Il volo a bassa quota è scosso dalle manovre improvvise del pilota che si tiene in zona di sicurezza sperando di non essere letto dai radar di qualche batteria di SAM che la nostra aereonautica non è riuscita a neutralizzare. Il rombo dei rotori nella cabina ci impedisce di parlare, mentre dai portelloni aperti arriva l’aria gelida della prima mattina. Qualcuno sonnecchia seduto sull’elmetto, come si usava in Vietnam. Uno legge un libro, altri controllano l’equipaggiamento, il resto ha il viso indifferente di chi vorrebbe essere altrove, ma sa che siamo oltre il punto di non ritorno e la strada per casa passa per forza per il luogo dove stiamo andando. Io controllo di avere il colpo in canna e il fucile in sicura, non voglio saltare giù e farmi un buco in testa da solo. Siamo troppo bassi per vedere se il fuoco della nostra artiglieria è cessato, ma non fa una grande differenza. Penso a quelli che ci stanno aspettando e al fatto che ci siamo abituati tutti, noi e loro, al fatto che arrivare vivi al mattino seguente è diventata per noi dolorosa fatica quotidiana.
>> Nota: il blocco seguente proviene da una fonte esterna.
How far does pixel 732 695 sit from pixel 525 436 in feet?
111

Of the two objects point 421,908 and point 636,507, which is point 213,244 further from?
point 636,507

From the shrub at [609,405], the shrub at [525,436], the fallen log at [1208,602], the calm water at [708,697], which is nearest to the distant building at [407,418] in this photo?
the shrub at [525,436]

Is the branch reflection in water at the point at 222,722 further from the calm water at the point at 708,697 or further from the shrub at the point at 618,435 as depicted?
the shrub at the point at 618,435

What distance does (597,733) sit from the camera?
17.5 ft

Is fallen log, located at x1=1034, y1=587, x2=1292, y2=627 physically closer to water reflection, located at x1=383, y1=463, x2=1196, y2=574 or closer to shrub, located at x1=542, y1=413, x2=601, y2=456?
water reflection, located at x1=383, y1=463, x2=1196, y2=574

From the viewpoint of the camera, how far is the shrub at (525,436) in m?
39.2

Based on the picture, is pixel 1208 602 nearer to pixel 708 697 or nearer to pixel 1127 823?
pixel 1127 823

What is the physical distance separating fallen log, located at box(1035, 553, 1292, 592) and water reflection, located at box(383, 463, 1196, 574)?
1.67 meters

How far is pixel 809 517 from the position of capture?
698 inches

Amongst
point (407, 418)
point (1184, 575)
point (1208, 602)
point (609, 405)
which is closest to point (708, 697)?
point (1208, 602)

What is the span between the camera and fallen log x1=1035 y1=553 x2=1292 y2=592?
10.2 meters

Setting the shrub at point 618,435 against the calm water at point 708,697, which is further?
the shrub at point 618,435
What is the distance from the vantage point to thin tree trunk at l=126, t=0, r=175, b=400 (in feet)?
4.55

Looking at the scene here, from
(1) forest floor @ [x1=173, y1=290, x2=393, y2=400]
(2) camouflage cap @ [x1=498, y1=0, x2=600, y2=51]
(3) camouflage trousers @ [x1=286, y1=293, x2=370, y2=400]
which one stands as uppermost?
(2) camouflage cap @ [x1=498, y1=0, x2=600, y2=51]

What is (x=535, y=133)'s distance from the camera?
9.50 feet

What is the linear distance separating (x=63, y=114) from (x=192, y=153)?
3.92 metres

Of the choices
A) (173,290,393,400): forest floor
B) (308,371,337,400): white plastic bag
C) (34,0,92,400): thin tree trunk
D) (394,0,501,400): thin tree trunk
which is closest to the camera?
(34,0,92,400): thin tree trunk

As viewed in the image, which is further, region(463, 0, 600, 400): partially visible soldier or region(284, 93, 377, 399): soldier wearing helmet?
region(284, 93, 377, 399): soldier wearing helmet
La Guerra Inizia nel Cuore

Mentre faccio retromarcia nel parcheggio del discount guardando la telecamera posteriore vedo passare improvvisamente qualcuno a piedi. Freno bruscamente, per fortuna non ho investito nessuno. Non faccio nemmeno in tempo a capire esattamente cosa sia successo che sento qualcuno prendere a calci la macchina e battere pugni sul tetto. Scendo per capire cosa sia successo e mi ritrovo davanti questo tizio. È più basso di me di una decina di centimetri, ma ha anche trent’anni di meno e un fisico da lottatore. È insieme a una donna dai capelli gialli e il trucco appariscente, nonostante siano appena le dieci di mattina. Inizia a urlarmi contro con un forte accento slavo, mentre mi spinge due o tre volte con le mani sul petto. Nel frattempo si è formato un capannello di persone intorno a noi. Forse suoi connazionali o semplici curiosi. Ci sono anche dei bambini. Io mi poggio con la schiena alla carrozzeria della macchina per evitare sorprese alle spalle e tengo le mani basse. Cerco e trovo le telecamere del parcheggio, ma non so se siano veramente in funzione. Respiro lentamente e tengo braccia e gambe rilassate. La geografia del corpo umano è una cosa che non si dimentica e mentre la sua donna guarda con ammirazione la sua esibizione virile, sul suo corpo atletico si disegna una mappa fatta di zone verdi, gialle e rosse. In quelle verdi potrei colpirlo senza lasciare nessuna traccia, in quelle gialle lo farei accasciare con un danno da medio a grave. Un colpo secco a quelle rosse lo ucciderebbe in pochi minuti. E se questo non bastasse, visto che sono armato, potrei semplicemente sparargli. Non sarebbe la prima volta e, sono quasi certo, nemmeno l’ultima. Invece, guardo dietro di lui e vedo quelle montagne che in questi giorni di dicembre, la mattina, sono bellissime. Sorrido a una bambina che sta guardando la scena con occhi impauriti, alzo lentamente le mani e rimango fermo mentre il tizio si allontana dicendomi qualcosa che mi ricorda quanto sono vecchio e quanto sono rimbambito.